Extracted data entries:
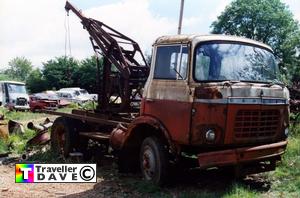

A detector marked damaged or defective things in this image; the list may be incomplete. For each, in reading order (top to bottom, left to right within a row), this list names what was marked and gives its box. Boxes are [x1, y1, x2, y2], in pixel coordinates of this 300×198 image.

rusty old truck [48, 0, 288, 185]
broken windshield [195, 42, 282, 83]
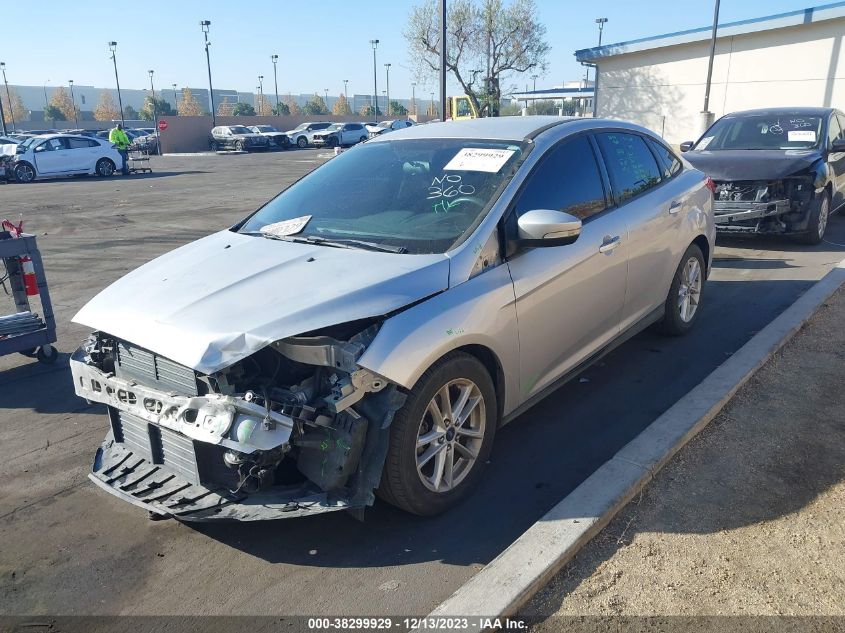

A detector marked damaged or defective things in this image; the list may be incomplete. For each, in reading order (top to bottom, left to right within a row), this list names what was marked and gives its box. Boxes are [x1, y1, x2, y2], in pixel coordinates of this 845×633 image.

crumpled hood [684, 151, 820, 183]
crumpled hood [76, 230, 452, 372]
front-end collision damage [69, 324, 406, 520]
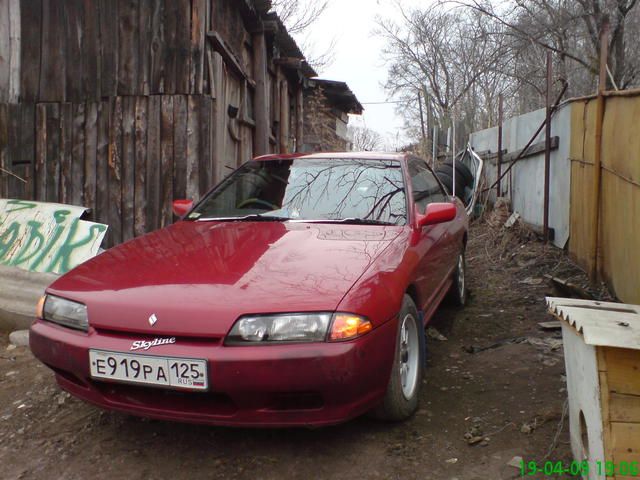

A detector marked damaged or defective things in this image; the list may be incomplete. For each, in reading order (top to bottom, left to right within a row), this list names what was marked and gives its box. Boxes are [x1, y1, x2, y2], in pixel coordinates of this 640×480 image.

rusty metal sheet [0, 199, 108, 274]
rusty metal post [592, 18, 608, 282]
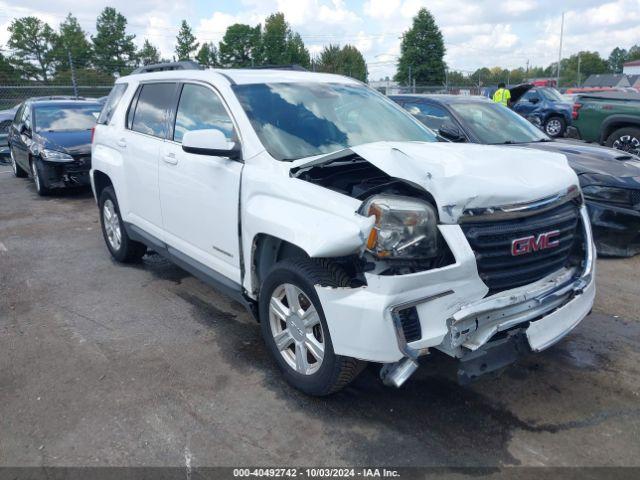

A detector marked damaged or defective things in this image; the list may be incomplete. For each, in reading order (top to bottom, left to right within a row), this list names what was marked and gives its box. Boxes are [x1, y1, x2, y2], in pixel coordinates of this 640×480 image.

crumpled hood [296, 142, 580, 224]
broken headlight housing [360, 194, 440, 258]
cracked bumper cover [316, 204, 596, 366]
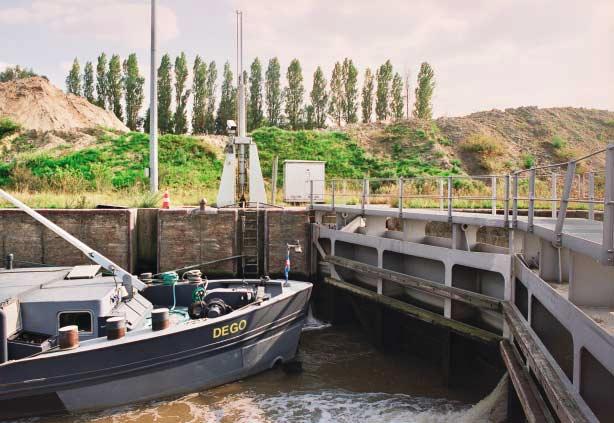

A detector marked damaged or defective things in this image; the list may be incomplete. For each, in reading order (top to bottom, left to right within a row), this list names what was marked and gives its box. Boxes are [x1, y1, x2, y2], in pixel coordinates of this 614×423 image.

rusty metal beam [324, 255, 502, 312]
rusty metal beam [324, 278, 502, 344]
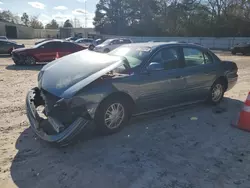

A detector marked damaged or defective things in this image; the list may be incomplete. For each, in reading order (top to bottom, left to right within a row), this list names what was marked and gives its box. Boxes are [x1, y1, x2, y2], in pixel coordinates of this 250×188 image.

crumpled front bumper [25, 88, 89, 144]
bent hood [39, 49, 124, 98]
damaged gray sedan [25, 42, 238, 145]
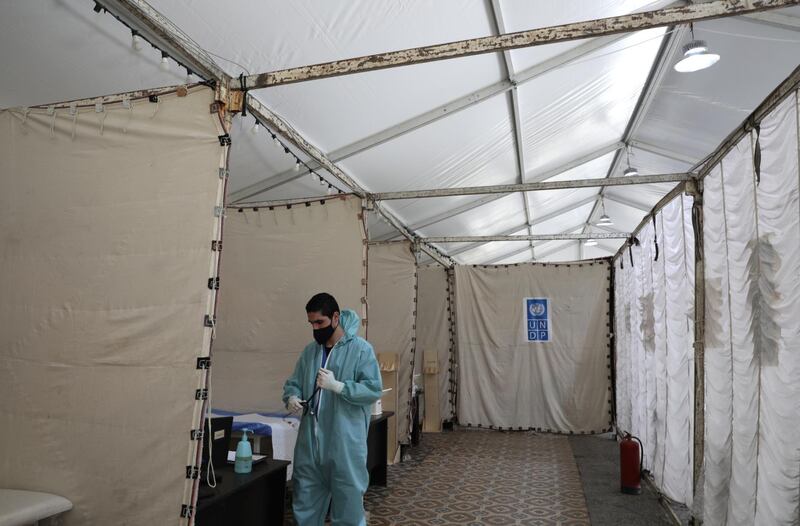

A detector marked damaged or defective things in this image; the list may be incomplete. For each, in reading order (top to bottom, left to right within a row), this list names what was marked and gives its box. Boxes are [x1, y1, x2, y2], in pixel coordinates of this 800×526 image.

rusty metal beam [234, 0, 796, 89]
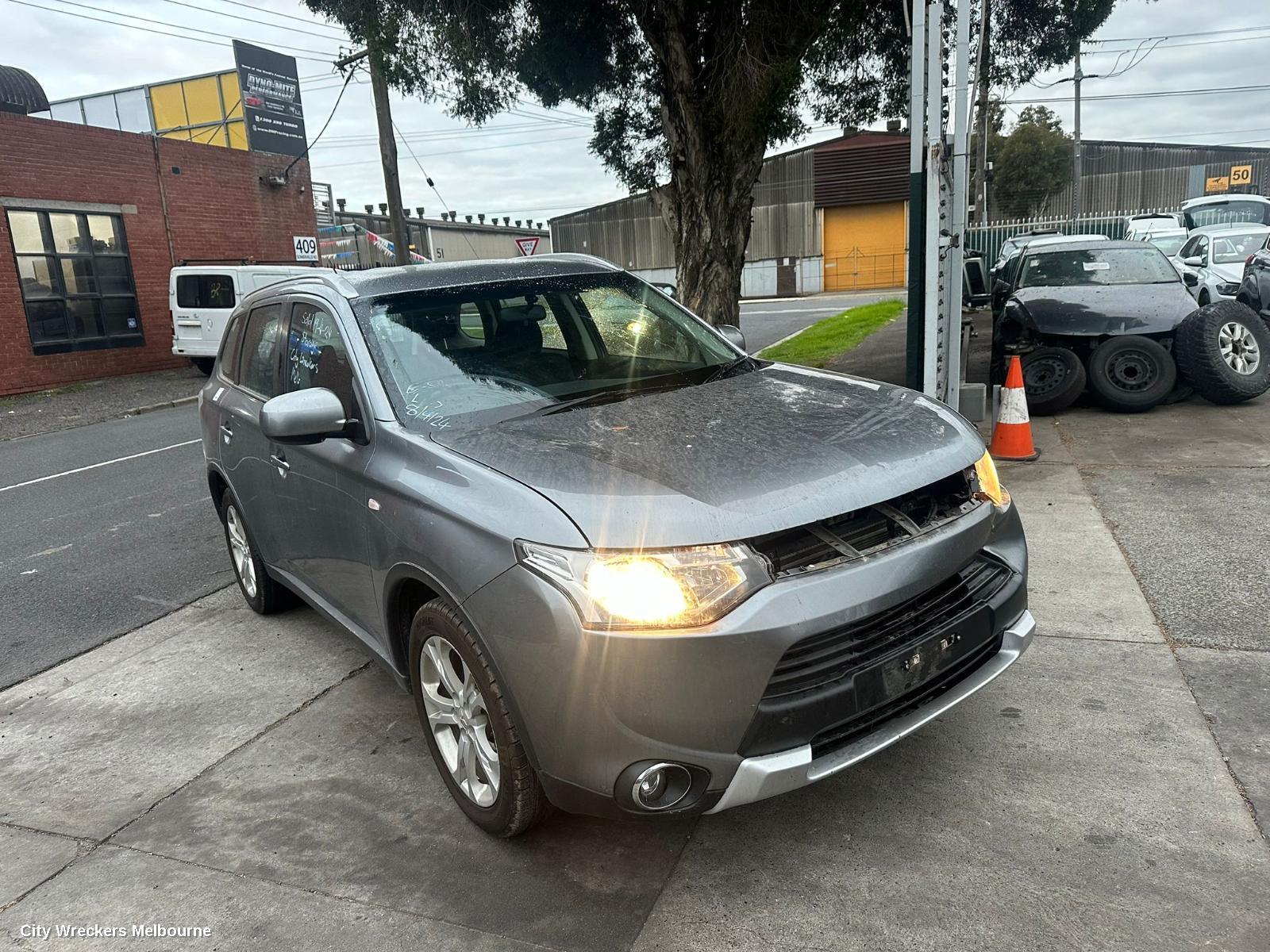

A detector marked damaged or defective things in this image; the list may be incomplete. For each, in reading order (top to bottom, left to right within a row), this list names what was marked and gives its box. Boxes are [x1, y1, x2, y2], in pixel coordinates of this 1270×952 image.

damaged car [198, 257, 1031, 838]
damaged car [995, 238, 1264, 413]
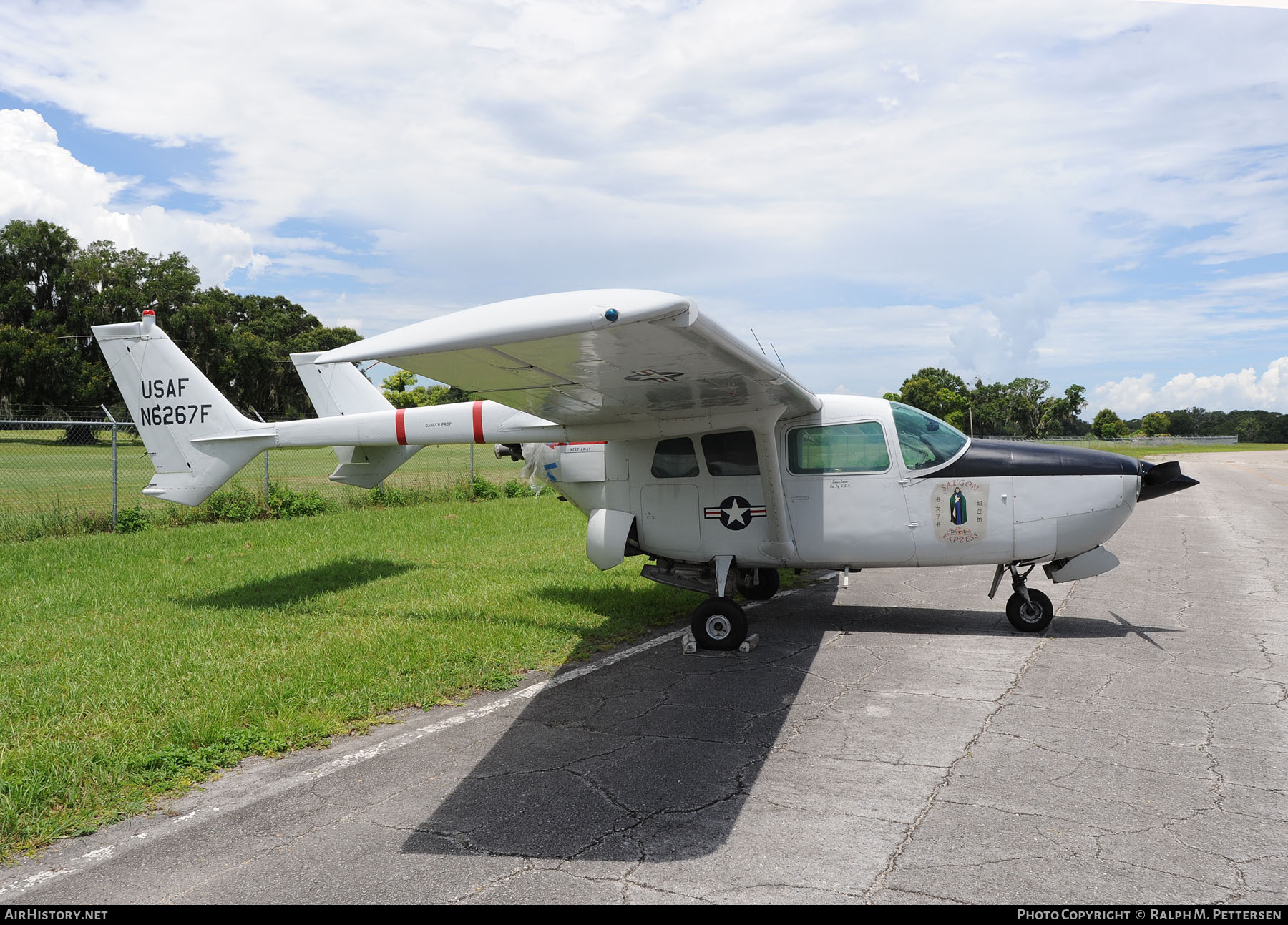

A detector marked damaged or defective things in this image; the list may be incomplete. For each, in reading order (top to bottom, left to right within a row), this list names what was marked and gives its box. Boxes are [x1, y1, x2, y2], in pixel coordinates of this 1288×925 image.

cracked pavement [5, 453, 1282, 901]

EXERCISE BRIEF: What the reply must contain is an exact transcription of the data above and none of its pictures.

SOLVED EXERCISE:
A detector marked damaged or defective things in this image; the list may be incomplete. For each, in reading order (top to bottom, left to right within a row), this list names what was marked and gives its box. Boxes are [x1, y1, x2, y2], in pixel coordinates of this 300×198 image.

rusty old truck [48, 0, 288, 185]
broken windshield [195, 42, 282, 83]

A detector marked damaged or defective things in this image; the list may be incomplete. For each, in reading order (top to bottom, left to right within a row), this list names what was marked and gives its box. Boxes are [x1, y1, x2, y2], in pixel coordinates of this 845×633 image.

crumpled hood [684, 151, 820, 183]
crumpled hood [76, 230, 452, 372]
front-end collision damage [69, 324, 406, 520]

A detector marked damaged or defective things in this image; the list may be incomplete. For each, in reading order (top to bottom, left to right within a row), this list names what was marked and gives its box. Boxes are [x1, y1, x2, y2], in pixel coordinates of this 640×480 image.

rusty metal sheet [0, 199, 108, 274]
rusty metal post [592, 18, 608, 282]

A detector marked damaged or defective things in this image; the list may be incomplete. For each, in reading order (top to bottom, left to right within a row), this list names what was marked and gives its box. Boxes are [x1, y1, x2, y2], in pixel coordinates of this 640×480 image.

crumpled hood [296, 142, 580, 224]
broken headlight housing [360, 194, 440, 258]
cracked bumper cover [316, 204, 596, 366]

A detector marked damaged or defective things in this image; the list may be incomplete. For each, in reading order (top to bottom, left to right within a row), this list names what was marked and gives its box. Boxes are [x1, y1, x2, y2], in pixel coordinates of this 614×423 image.

rusty metal beam [324, 255, 502, 312]
rusty metal beam [324, 278, 502, 344]

A detector marked damaged or defective things in this image; the list may be incomplete. For each, in reading order (top to bottom, left to right within a row), this list names what was marked and gives its box. Boxes are [x1, y1, x2, y2], in pixel coordinates of this 250×188 image.

crumpled front bumper [25, 88, 89, 144]
bent hood [39, 49, 124, 98]
damaged gray sedan [25, 42, 238, 145]

A detector marked damaged or defective things in this image; the list may be incomplete. For each, in reading order (top to bottom, left to right within a row), this list names what was marked and gives its box. Boxes are [x1, y1, x2, y2], in pixel coordinates of this 800×526 image.

rusty metal beam [234, 0, 796, 89]

A detector marked damaged or defective things in this image; the list may be incomplete. For each, in reading order (top to bottom, left to right within a row), this list names what was marked and gives its box. Boxes are [x1, y1, x2, y2], in pixel coordinates of this 1270×952 image.

damaged car [198, 257, 1031, 838]
damaged car [995, 238, 1264, 413]

A detector marked damaged or defective things in this image; the list may be incomplete. For each, in reading order (top to bottom, left to right within a row), this list names what was marked and gives its box. Boxes are [x1, y1, x2, y2], in pixel coordinates of this 1288×925 image.

cracked pavement [5, 453, 1282, 901]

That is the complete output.